Each year, many people fall ill and sometimes even die from ingesting poisonous wild mushrooms. Since many mushrooms are very similar to each other in appearance, occasionally even experienced mushroom gatherers are poisoned.
Unlike the identification of harmful plants such as a poison oak or poison ivy, there are no clear rules such as "leaves of three, let them be" to identify whether a wild mushroom is poisonous or edible. Complicating matters, many traditional rules, such as "poisonous mushrooms are brightly colored," provide dangerous or misleading information. If simple, clear, and consistent rules were available to identify poisonous mushrooms, they could save the lives of foragers.
Because one of the strengths of rule learning algorithms is the fact that they generate easy-to-understand rules, they seem like an appropriate fit for this classification task. However, the rules will only be as useful as they are accurate.
To identify rules for distinguishing poisonous mushrooms, we will utilize the Mushroom dataset by Jeff Schlimmer of Carnegie Mellon University. The raw dataset is available freely at the UCI Machine Learning Repository (http://archive.ics.uci.edu/ml).
The dataset includes information on 8,124 mushroom samples from 23 species of gilled mushrooms listed in Audubon Society Field Guide to North American Mushrooms (1981). In the Field Guide, each of the mushroom species is identified "definitely edible," "definitely poisonous," or "likely poisonous, and not recommended to be eaten." For the purposes of this dataset, the latter group was combined with the "definitely poisonous" group to make two classes: poisonous and nonpoisonous. The data dictionary available on the UCI website describes the 22 features of the mushroom samples, including characteristics such as cap shape, cap color, odor, gill size and color, stalk shape, and habitat.
We begin by using read.csv()
, to import the data for our analysis. Since all the 22 features and the target class are nominal, in this case, we will set stringsAsFactors = TRUE
and take advantage of the automatic factor conversion:
> mushrooms <- read.csv("mushrooms.csv", stringsAsFactors = TRUE)
The output of the str(mushrooms)
command notes that the data contain 8,124 observations of 23 variables as the data dictionary had described. While most of the str()
output is unremarkable, one feature is worth mentioning. Do you notice anything peculiar about the veil_type
variable in the following line?
$ veil_type : Factor w/ 1 level "partial": 1 1 1 1 1 1 ...
If you think it is odd that a factor has only one level, you are correct. The data dictionary lists two levels for this feature: partial and universal. However, all the examples in our data are classified as partial. It is likely that this data element was somehow coded incorrectly. In any case, since the veil type does not vary across samples, it does not provide any useful information for prediction. We will drop this variable from our analysis using the following command:
> mushrooms$veil_type <- NULL
By assigning NULL
to the veil type vector, R eliminates the feature from the mushrooms
data frame.

__DATA BLOCK__.
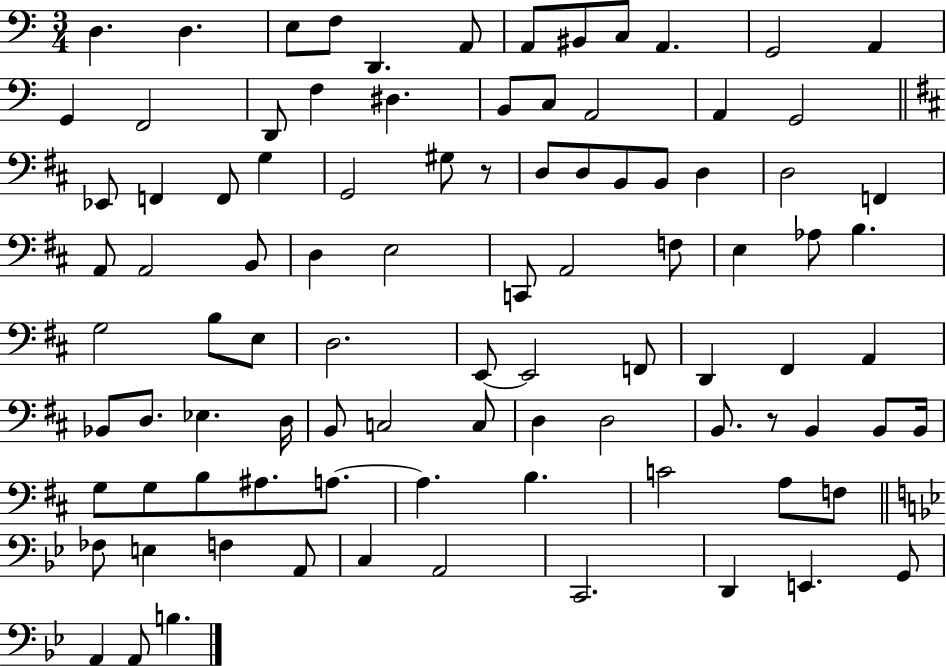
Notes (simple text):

D3/q. D3/q. E3/e F3/e D2/q. A2/e A2/e BIS2/e C3/e A2/q. G2/h A2/q G2/q F2/h D2/e F3/q D#3/q. B2/e C3/e A2/h A2/q G2/h Eb2/e F2/q F2/e G3/q G2/h G#3/e R/e D3/e D3/e B2/e B2/e D3/q D3/h F2/q A2/e A2/h B2/e D3/q E3/h C2/e A2/h F3/e E3/q Ab3/e B3/q. G3/h B3/e E3/e D3/h. E2/e E2/h F2/e D2/q F#2/q A2/q Bb2/e D3/e. Eb3/q. D3/s B2/e C3/h C3/e D3/q D3/h B2/e. R/e B2/q B2/e B2/s G3/e G3/e B3/e A#3/e. A3/e. A3/q. B3/q. C4/h A3/e F3/e FES3/e E3/q F3/q A2/e C3/q A2/h C2/h. D2/q E2/q. G2/e A2/q A2/e B3/q.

__EXERCISE OBJECTIVE__.
Update the mushroom excerpt above from "command notes that" down to "1 1 1 1 1 ...", swapping "peculiar" for "unusual".

__ANSWER FOR THIS EXERCISE__.
command notes that the data contain 8,124 observations of 23 variables as the data dictionary had described. While most of the str()
output is unremarkable, one feature is worth mentioning. Do you notice anything unusual about the veil_type
variable in the following line?
$ veil_type : Factor w/ 1 level "partial": 1 1 1 1 1 1 ...